WHAT YOU HAVE TO DO: Retype every line of the listing below without any changes.

EXCERPTED DATA:
※

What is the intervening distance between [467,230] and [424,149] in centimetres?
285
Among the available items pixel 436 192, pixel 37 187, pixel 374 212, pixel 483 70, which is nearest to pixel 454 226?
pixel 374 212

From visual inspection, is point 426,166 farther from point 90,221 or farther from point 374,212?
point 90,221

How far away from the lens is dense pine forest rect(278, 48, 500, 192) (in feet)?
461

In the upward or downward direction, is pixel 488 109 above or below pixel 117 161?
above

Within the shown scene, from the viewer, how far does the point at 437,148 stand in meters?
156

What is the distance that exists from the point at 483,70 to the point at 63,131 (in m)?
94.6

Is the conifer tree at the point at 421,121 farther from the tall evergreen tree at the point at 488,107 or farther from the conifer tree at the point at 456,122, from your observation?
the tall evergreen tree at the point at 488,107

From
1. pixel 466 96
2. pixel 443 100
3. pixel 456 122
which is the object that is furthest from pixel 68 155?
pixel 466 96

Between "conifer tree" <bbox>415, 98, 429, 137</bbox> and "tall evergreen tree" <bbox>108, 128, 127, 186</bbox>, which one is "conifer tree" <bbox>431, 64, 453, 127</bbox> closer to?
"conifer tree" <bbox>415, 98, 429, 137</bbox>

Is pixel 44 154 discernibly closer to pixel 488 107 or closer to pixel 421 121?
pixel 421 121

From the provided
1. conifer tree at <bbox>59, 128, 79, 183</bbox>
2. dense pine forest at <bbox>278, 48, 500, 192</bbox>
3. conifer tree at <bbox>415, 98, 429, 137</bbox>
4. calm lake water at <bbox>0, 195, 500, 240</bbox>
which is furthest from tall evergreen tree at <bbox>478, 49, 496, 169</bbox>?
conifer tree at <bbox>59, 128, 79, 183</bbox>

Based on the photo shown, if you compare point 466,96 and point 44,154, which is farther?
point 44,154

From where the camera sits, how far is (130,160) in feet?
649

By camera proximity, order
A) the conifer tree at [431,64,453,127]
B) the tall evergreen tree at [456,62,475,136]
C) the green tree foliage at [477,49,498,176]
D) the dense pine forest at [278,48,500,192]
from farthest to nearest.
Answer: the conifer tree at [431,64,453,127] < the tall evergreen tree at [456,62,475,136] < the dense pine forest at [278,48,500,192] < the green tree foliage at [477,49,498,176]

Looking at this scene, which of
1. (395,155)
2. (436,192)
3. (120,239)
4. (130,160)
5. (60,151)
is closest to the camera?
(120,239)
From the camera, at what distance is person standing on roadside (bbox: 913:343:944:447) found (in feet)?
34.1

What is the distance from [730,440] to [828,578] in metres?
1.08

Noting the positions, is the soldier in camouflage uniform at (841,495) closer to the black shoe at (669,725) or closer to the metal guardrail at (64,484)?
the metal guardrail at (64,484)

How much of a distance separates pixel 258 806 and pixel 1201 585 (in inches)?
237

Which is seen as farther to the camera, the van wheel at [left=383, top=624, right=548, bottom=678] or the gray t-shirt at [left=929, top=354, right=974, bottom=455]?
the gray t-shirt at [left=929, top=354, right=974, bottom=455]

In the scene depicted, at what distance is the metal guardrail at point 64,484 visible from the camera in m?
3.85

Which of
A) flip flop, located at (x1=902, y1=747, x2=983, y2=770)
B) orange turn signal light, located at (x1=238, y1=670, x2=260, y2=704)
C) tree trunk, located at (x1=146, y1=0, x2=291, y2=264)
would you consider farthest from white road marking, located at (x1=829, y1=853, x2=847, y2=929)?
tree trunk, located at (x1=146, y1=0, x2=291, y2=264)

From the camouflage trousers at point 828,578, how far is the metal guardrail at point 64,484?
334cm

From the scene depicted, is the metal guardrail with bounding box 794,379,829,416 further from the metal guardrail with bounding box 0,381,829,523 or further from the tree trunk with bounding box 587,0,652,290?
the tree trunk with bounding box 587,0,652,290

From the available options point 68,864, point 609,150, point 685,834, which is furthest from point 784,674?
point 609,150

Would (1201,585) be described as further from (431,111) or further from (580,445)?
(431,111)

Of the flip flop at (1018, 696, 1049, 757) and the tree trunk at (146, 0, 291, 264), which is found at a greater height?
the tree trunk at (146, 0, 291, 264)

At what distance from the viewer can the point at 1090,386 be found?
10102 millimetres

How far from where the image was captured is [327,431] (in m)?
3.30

※

ANSWER TO THIS EXERCISE:
What is the intervening distance between [467,230] and [424,149] in centimetres?
285
Among the available items pixel 436 192, pixel 37 187, pixel 374 212, pixel 483 70, which is nearest to pixel 454 226?
pixel 374 212

From visual inspection, is point 426,166 farther from point 90,221 or farther from point 374,212?
point 90,221

How far away from the lens is dense pine forest rect(278, 48, 500, 192) (in feet)?
461

In the upward or downward direction, is pixel 488 109 above or below pixel 117 161?
above

Within the shown scene, from the viewer, how far does the point at 437,148 stand in meters?
156

What is the distance that exists from the point at 483,70 to the point at 63,131 (in m)?
94.6

Is the conifer tree at the point at 421,121 farther from the tall evergreen tree at the point at 488,107 or farther from the conifer tree at the point at 456,122, from your observation?
the tall evergreen tree at the point at 488,107

From
1. pixel 466 96
2. pixel 443 100
3. pixel 456 122
which is the object that is furthest from pixel 68 155?
pixel 466 96

Between "conifer tree" <bbox>415, 98, 429, 137</bbox> and "tall evergreen tree" <bbox>108, 128, 127, 186</bbox>, which one is "conifer tree" <bbox>431, 64, 453, 127</bbox> closer to?
"conifer tree" <bbox>415, 98, 429, 137</bbox>

Is pixel 44 154 discernibly closer to pixel 488 107 or closer to pixel 421 121?
pixel 421 121

From the provided
1. conifer tree at <bbox>59, 128, 79, 183</bbox>
2. dense pine forest at <bbox>278, 48, 500, 192</bbox>
3. conifer tree at <bbox>415, 98, 429, 137</bbox>
4. calm lake water at <bbox>0, 195, 500, 240</bbox>
which is furthest from tall evergreen tree at <bbox>478, 49, 496, 169</bbox>?
conifer tree at <bbox>59, 128, 79, 183</bbox>

Based on the photo shown, if you compare point 466,96 and point 44,154, which is farther?
point 44,154

From where the camera sits, how far is (130,160) in feet?
649

By camera proximity, order
A) the conifer tree at [431,64,453,127]
B) the tall evergreen tree at [456,62,475,136]
C) the green tree foliage at [477,49,498,176]
D) the dense pine forest at [278,48,500,192]
from farthest to nearest.
Answer: the conifer tree at [431,64,453,127] < the tall evergreen tree at [456,62,475,136] < the dense pine forest at [278,48,500,192] < the green tree foliage at [477,49,498,176]

Looking at this scene, which of
1. (395,155)
2. (436,192)
3. (120,239)
4. (130,160)
5. (60,151)
is closest to the camera?
(120,239)
From the camera, at what distance is person standing on roadside (bbox: 913:343:944:447) found (in feet)?
34.1

What is the distance from [730,440] to [828,578] in metres?
1.08

Noting the positions, is the soldier in camouflage uniform at (841,495) closer to the black shoe at (669,725) or closer to the metal guardrail at (64,484)?
the metal guardrail at (64,484)

How much of a distance separates pixel 258 806 and pixel 1201 585 (in inches)?
237

Which is seen as farther to the camera, the van wheel at [left=383, top=624, right=548, bottom=678] or the gray t-shirt at [left=929, top=354, right=974, bottom=455]?
the gray t-shirt at [left=929, top=354, right=974, bottom=455]

In the scene depicted, at what distance is the metal guardrail at point 64,484 visible from the camera in m?
3.85

Which of
A) flip flop, located at (x1=902, y1=747, x2=983, y2=770)
B) orange turn signal light, located at (x1=238, y1=670, x2=260, y2=704)
C) tree trunk, located at (x1=146, y1=0, x2=291, y2=264)
would you consider farthest from white road marking, located at (x1=829, y1=853, x2=847, y2=929)?
tree trunk, located at (x1=146, y1=0, x2=291, y2=264)

From the camouflage trousers at point 828,578, how far is the metal guardrail at point 64,484?
334cm

From the scene depicted, is the metal guardrail with bounding box 794,379,829,416 further from the metal guardrail with bounding box 0,381,829,523 or further from the tree trunk with bounding box 587,0,652,290?
the tree trunk with bounding box 587,0,652,290

From the available options point 68,864, point 609,150, point 685,834, which is furthest from point 784,674?
point 609,150

Would (1201,585) be described as further from (431,111) or further from (580,445)?
(431,111)

Of the flip flop at (1018, 696, 1049, 757) and the tree trunk at (146, 0, 291, 264), which is found at a greater height?
the tree trunk at (146, 0, 291, 264)

At what distance from the viewer can the point at 1090,386 be found?
10102 millimetres

How far from where the image was captured is [327,431] (in m)?
3.30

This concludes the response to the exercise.